Assignment »
Carry on the essay about watching movies on airplanes, picking up right after its final sentence.

Quoted passage »

________________

That I am generally only able to concentrate for one serious-minded film a flight, however, goes to show that they cannot really be the paragon of the in-flight viewing experience. More often than not, a flight is not an optimal experience itself, depending upon the size of your seat, the measure of leg room, the amount of turbulence, whether the person in front of you chooses to recline the whole flight, not to mention the headphone jack might be on the fritz, as it was on my return flight from Venice. If on land, I’m generally looking for a movie to challenge me, or surprise me, in the air, I tend to look for something else. 

A good movie is always a good movie, and a bad movie is always a bad movie, but at 35,000 feet, well, a bad movie is not necessarily so bad it’s good, as the saying goes, but often plays better, or at least a little bit different, like how the low pressure at cruising altitude brings out a better taste in tomato juice. The Amy Adams rom com “Leap Year” was wretched, but following its mechanical rom com formula on my way back home from the Big Island of Hawaii in 2010 felt as relaxing as a geography nut might find following the in-flight map. The subpar Meg Ryan-directed/starring rom com “What Happens Later” did not work at all and yet worked as well as it ever could wedged into a middle seat on a Dreamliner somewhere over the Pacific on my way to Japan.


That gets us closer to what makes the ultimate in-flight movie. One that fits the mood of an airplane, or maybe more accurately, helps soothe the mood an airplane creates the longer the flight goes. And no movie soothes like a movie you have already seen and liked and/or loved. It’s why toward the end of a long flight I often like to watch the first hour or so of Bradley Cooper’s “A Star is Born,” so long as it’s available, because Lady Gaga is my balm for everything. “Mission: Impossible – Fallout” makes no sense on a teeny-weeny seatback screen, in a manner of speaking, but watching it on my flight home from Berlin in 2019 would have sent me soaring among the clouds were I not already literally above them.

________________

Saved entries »
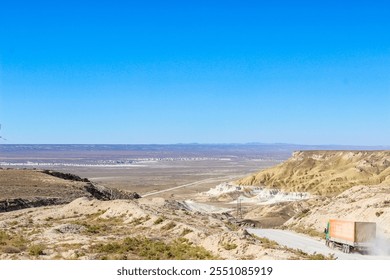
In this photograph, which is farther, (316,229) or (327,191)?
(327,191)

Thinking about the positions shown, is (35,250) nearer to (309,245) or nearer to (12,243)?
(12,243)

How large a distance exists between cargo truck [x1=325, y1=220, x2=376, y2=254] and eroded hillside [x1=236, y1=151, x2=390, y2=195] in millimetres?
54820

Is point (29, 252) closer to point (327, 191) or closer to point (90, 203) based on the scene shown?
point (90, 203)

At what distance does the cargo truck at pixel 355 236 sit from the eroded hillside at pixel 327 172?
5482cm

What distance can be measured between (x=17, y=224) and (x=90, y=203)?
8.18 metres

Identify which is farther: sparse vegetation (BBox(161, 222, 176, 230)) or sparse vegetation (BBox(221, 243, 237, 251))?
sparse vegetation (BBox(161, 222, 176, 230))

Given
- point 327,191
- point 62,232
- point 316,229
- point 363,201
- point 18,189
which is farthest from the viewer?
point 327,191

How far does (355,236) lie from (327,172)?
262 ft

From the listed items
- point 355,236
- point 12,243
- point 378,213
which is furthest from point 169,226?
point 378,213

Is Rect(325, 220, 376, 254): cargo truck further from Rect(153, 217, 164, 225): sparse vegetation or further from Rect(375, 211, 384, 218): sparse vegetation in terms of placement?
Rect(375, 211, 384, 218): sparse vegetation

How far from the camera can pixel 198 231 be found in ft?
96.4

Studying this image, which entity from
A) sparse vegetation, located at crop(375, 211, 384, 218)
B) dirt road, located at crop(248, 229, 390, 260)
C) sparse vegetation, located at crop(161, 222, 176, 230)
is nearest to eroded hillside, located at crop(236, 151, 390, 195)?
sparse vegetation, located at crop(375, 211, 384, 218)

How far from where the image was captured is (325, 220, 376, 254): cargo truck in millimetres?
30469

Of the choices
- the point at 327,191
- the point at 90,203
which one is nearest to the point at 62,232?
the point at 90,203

________________

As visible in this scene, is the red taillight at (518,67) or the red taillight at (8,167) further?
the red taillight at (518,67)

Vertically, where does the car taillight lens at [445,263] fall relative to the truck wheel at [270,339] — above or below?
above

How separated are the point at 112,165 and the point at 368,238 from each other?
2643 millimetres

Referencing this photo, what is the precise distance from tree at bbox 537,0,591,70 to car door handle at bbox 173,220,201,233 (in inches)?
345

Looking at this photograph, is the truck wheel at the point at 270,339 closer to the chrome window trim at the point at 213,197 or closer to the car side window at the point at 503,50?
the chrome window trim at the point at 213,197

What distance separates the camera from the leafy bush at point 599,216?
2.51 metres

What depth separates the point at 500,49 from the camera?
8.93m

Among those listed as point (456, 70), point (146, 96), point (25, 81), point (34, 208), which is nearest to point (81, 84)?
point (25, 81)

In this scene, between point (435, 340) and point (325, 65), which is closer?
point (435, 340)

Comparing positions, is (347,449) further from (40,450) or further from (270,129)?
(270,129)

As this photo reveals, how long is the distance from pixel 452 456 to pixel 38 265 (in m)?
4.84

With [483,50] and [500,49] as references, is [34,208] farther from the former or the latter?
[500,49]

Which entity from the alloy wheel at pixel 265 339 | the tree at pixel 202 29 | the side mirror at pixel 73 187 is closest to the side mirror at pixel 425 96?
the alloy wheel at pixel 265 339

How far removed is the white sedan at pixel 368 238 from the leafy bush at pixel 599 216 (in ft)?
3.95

________________

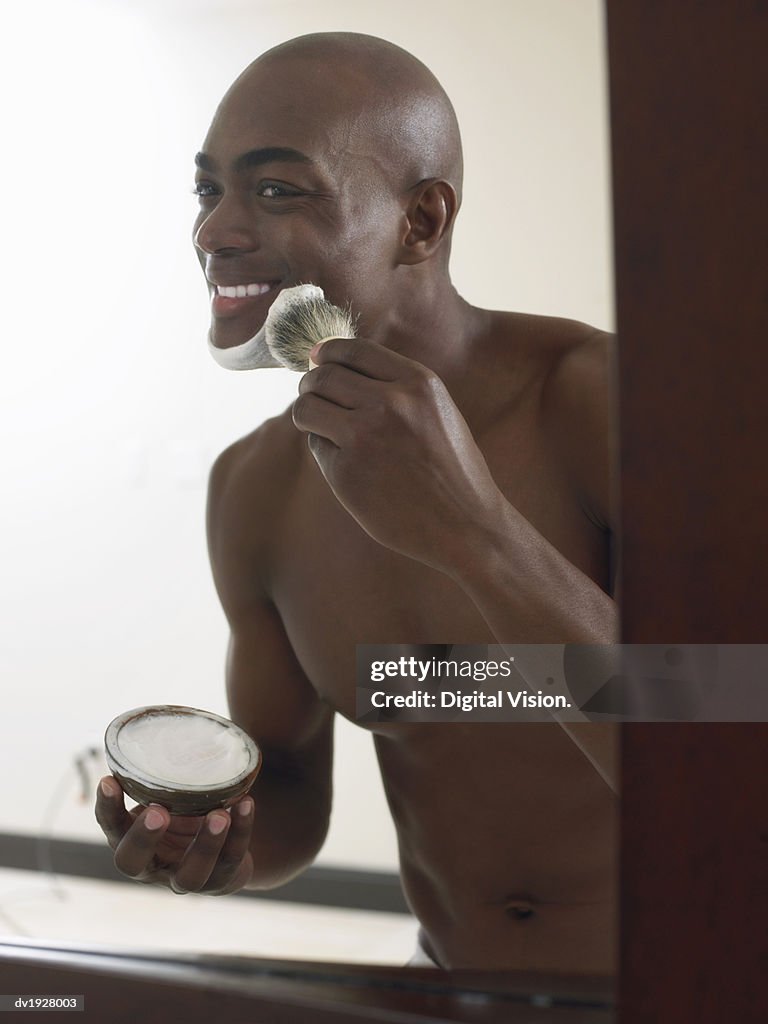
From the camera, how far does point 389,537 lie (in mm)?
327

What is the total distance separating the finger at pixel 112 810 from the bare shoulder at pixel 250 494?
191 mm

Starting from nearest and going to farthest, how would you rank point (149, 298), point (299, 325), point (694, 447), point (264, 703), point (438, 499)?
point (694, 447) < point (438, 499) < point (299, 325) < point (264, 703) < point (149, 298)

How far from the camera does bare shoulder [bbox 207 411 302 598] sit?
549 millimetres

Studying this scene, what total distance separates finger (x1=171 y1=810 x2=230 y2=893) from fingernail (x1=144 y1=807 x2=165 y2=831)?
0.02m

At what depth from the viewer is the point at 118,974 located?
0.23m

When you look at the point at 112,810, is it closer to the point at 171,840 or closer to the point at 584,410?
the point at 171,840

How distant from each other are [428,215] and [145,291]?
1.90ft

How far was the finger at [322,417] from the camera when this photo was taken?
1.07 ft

________________

Response »
Coming home from Italian COVID jail in 2021, my father-in-law nobly upgraded me to business class and knowing this was my one chance to be free of coach, I took full advantage to my delight and detriment by having pre-flight champagne, a pre-dinner Campari and soda, goose for dinner itself, a post-dinner espresso, a ginger ale in an actual glass, a bottled beer even though by that point I was beginning to feel the effects of my living large because when (no longer) in Rome, all of which made my stomach feel so upset that midway through my rewatch of the original “West Side Story” to prep for the Spielberg remake I decided to switch to “Music and Lyrics.” I didn’t feel better physically, but I felt better mentally. Put that on the poster: at 35,000 feet, “Music and Lyrics” is better than “West Side Story!”

Still, nothing in the annals of cinema has ever soothed me more than a Humphrey Bogart/Lauren Bacall movie; I just never expect them to appear on planes. Yet, for our flight to and from Tokyo last year, all their classics were available. I watched “The Big Sleep” going and “Key Largo” coming and, well, here’s the thing: I don’t really sleep on planes. I might want to, but I can’t, not even that time in business class when I discovered the bewildering wonder of a seat that would literally remake itself into a bed. (As Elaine Benes once said, “Do you realize the people up here are getting cookies?!”) Yet, in watching “Key Largo,” at some point, without even realizing it, I drifted off. And though we might typically issue a ticket to a movie that sedates, well, as established, in the air, the rules are different. And I can pay no higher compliment to an in-flight movie than to say, it put me to sleep. Bogie and Bacall really are magic.